Aufgaben:
1 > Geben Sie aus dem Lesetext alles von „Sie nahm an“ bis hinunter zu „SABRIYE TENBERKEN (*1970)“ wortgetreu aus.
2 > Beantworten Sie anhand des Lesetextes die folgenden Fragen:
(a) In welchem Berliner Ortsteil kam Heide Wendt zur Welt?
(b) In welche Stadt reiste Heide Wendt im September 1995 zur vierten Weltfrauenkonferenz der Vereinten Nationen?
(c) In welchem Alter ist Sabriye Tenberken vollständig erblindet?
3 > Nennen Sie sämtliche Personen, die im Lesetext mit Vor- und Nachnamen genannt werden.

Lesetext:
◇ ◇ ◇ ◇
Inmitten der politischen Ereignisse von 1941 kam Heide Wendt als erstes von vier Kin­dern in Berlin‐Friedenau zur Welt. Zu dieser Zeit war Berlin ein Kriegsschauplatz, Trüm­mer bestimmten das Stadtbild. Die junge Heide bemerkte die nächtlichen Fliegerbomber jedes Mal als Erste, weckte ihre Mutter, um Schutz im Keller zu suchen. Das Haus blieb unversehrt, doch einige Familienmitglieder verloren auf tragische Weise ihr Leben. 

Sie nahm an der Arbeitsgruppe „Frauen und Frieden“ teil, wurde stellvertretende Sprecherin und reiste als eine von 40 deutschen Frauen mit dem Deutschen Frauenrat im September 1995 nach Peking zur vierten Weltfrauenkonferenz der Vereinten Nationen. 

Nicht zufällig wurde wenige Monate später das Frauennetzwerk für Frieden e.V. (FNF) gegründet und für Heide begann ein neuer Lebensabschnitt. Als „plötzlich anderer Mensch“ beschreibt sie ihr Wesen in diesen ersten Jahren der aktiven Friedensarbeit, und alles damit Zusammenhängende als „Geschenk in meinem Leben“. 

Erinnerungsorte in Bonn:

  • Bertha von Suttner Denkmal: Bertha-von-Suttner-Platz 25
  • Büro der Friedensfrauen: Kaiserstr. 201

SABRIYE TENBERKEN (*1970)

von Gera Kessler

Tibetologin  & Gründerin einer Blindenschule in Tibet und einer Ausbildungsstätte für soziale Visionäre aus Randgruppen in Indien

 "Meine Mutter hat immer zu mir gesagt: Wenn du etwas wirklich willst, dann wirst du es auch irgendwie schaffen."    


 Mit etwa 10 Jahren beginnt sie  zu spüren, dass sich ihre Sehfähigkeit aufgrund einer angeborenen Netzhauterkrankung weiter vermindert. Die anderen Kinder in ihrer Bonner Waldorfschule hänseln sie, und die Lehrer*innen beginnen sie zu bemitleiden. Und dann wird sie mit der Autobiographie von Angela Davis konfrontiert, die ihren Weg aus den Diskriminierungen als schwarze Frau in Amerika gefunden hatte, indem sie die damit verbundene Abwertung für sich selbst aufhob: „Black is beautiful“. Und für Sabriye, die mit 12 Jahren vollständig erblindet ist, ergibt sich daraus, wie sie sagt, ihr Weg in die Zukunft: „Black is beautiful –  black is blind – blind is beautiful“.
◇ ◇ ◇ ◇
Angezeigte Daten:
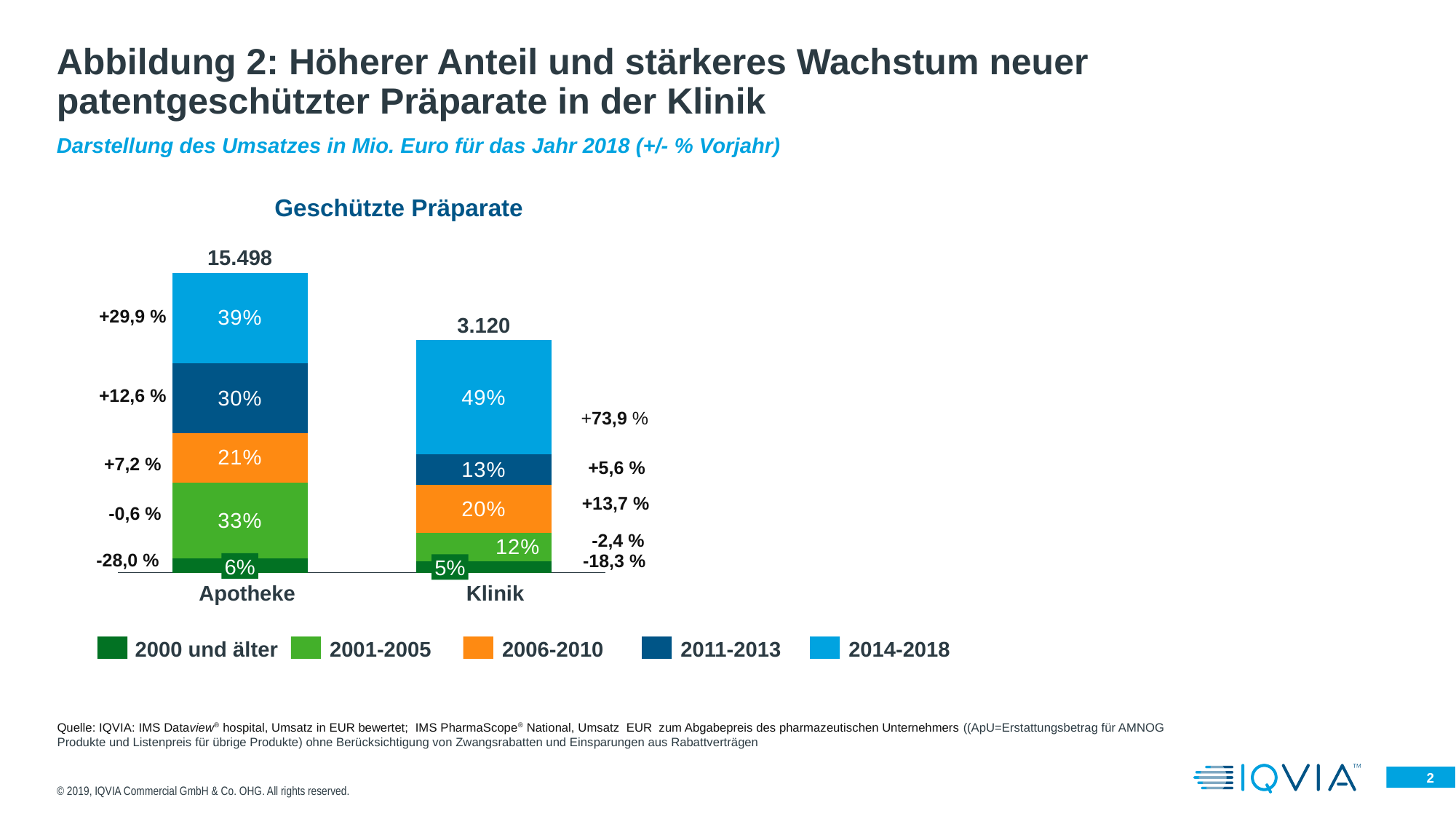
Which segment has the largest share within the Klinik bar? 2014-2018 Which category has the higher total, Apotheke or Klinik? Apotheke How many categories are shown on the x axis? 2 What kind of chart is shown on the slide? stacked bar chart What is the total value shown above the Apotheke bar? 15.498 What share of the Klinik bar is labelled for the 2000 und älter segment? 5% How many series does the legend list? 5 What share of the Klinik bar is labelled for the 2014-2018 segment? 49% What is the title of the chart? Geschützte Präparate What share of the Apotheke bar is labelled for the 2001-2005 segment? 33% What share of the Apotheke bar is labelled for the 2011-2013 segment? 30% What is the total value shown above the Klinik bar? 3.120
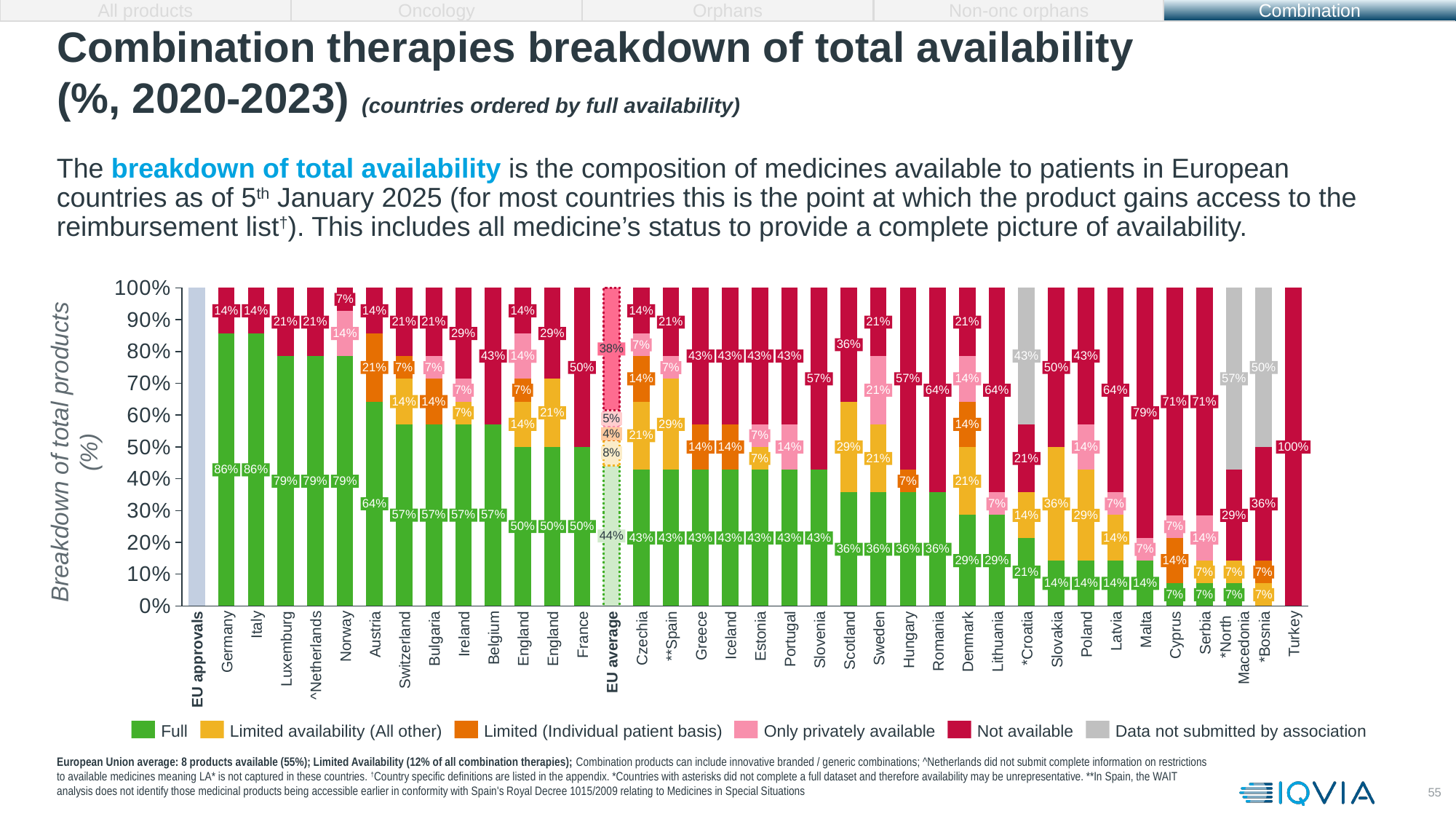
Which has a higher 'Full' availability share, Austria or Belgium? Austria What is the difference between Malta's 'Not available' share and its 'Full' share? 64% Which colour represents the 'Full' category in the legend? Green What is the 'Full' availability value for the EU average bar? 44% What share of products in *Croatia falls under 'Data not submitted by association'? 43% What is the 'Limited availability (All other)' value for Slovakia? 36% What percentage of combination therapies are fully available in Germany? 86% What kind of chart is shown on the slide? Stacked bar chart Which country has 100% of combination therapies in the 'Not available' category? Turkey How many series does the legend list? 6 What is the 'Not available' share for Turkey? 100% What is the difference between the 'Full' availability of Germany and France? 36%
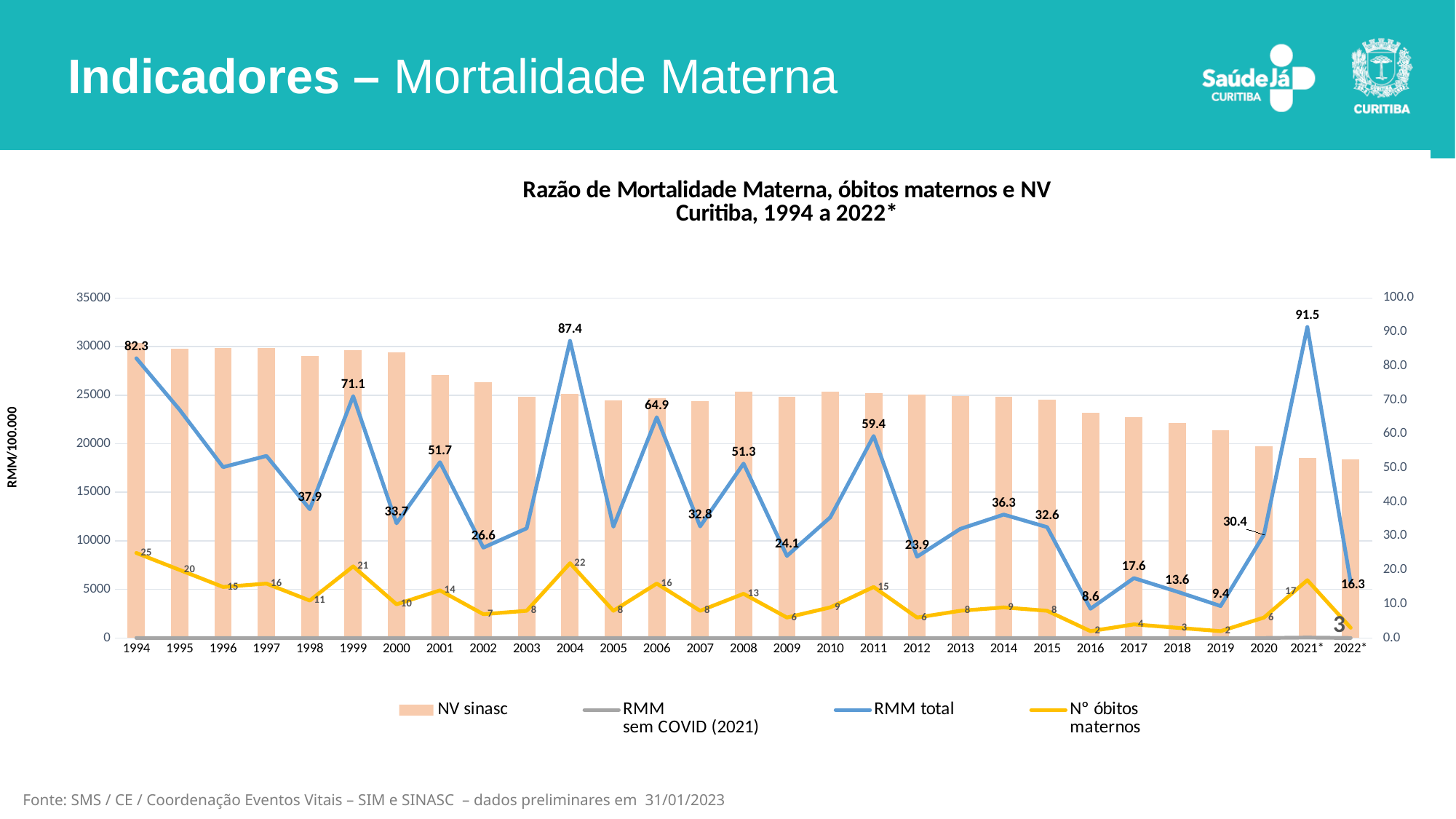
Is the NV sinasc value for 2021* greater or less than 20000? less Which year has a higher RMM total, 1999 or 2006? 1999 In which year is the RMM total highest? 2021* How many maternal deaths (Nº óbitos maternos) are shown for 2004? 22 How many years are shown on the x axis? 29 Is the NV sinasc value for 1994 greater or less than 25000? greater What kind of chart is shown on the slide? Combination bar and line chart What is the difference between the RMM total in 2021* and in 2022*? 75.2 What is the RMM total value for 2016? 8.6 What is the RMM total value for 2021*? 91.5 In which year is the number of maternal deaths (Nº óbitos maternos) highest? 1994 How many series does the legend list? 4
◇ ◇ ◇ ◇
Lösungen:
1 >
Sie nahm an der Arbeitsgruppe „Frauen und Frieden“ teil, wurde stellvertretende Sprecherin und reiste als eine von 40 deutschen Frauen mit dem Deutschen Frauenrat im September 1995 nach Peking zur vierten Weltfrauenkonferenz der Vereinten Nationen. 

Nicht zufällig wurde wenige Monate später das Frauennetzwerk für Frieden e.V. (FNF) gegründet und für Heide begann ein neuer Lebensabschnitt. Als „plötzlich anderer Mensch“ beschreibt sie ihr Wesen in diesen ersten Jahren der aktiven Friedensarbeit, und alles damit Zusammenhängende als „Geschenk in meinem Leben“. 

Erinnerungsorte in Bonn:

  • Bertha von Suttner Denkmal: Bertha-von-Suttner-Platz 25
  • Büro der Friedensfrauen: Kaiserstr. 201

SABRIYE TENBERKEN (*1970)

2 >
(a) In Berlin‐Friedenau.
(b) Nach Peking.
(c) Mit 12 Jahren.

3 > Heide Wendt, Bertha von Suttner, Sabriye Tenberken, Gera Kessler, Angela Davis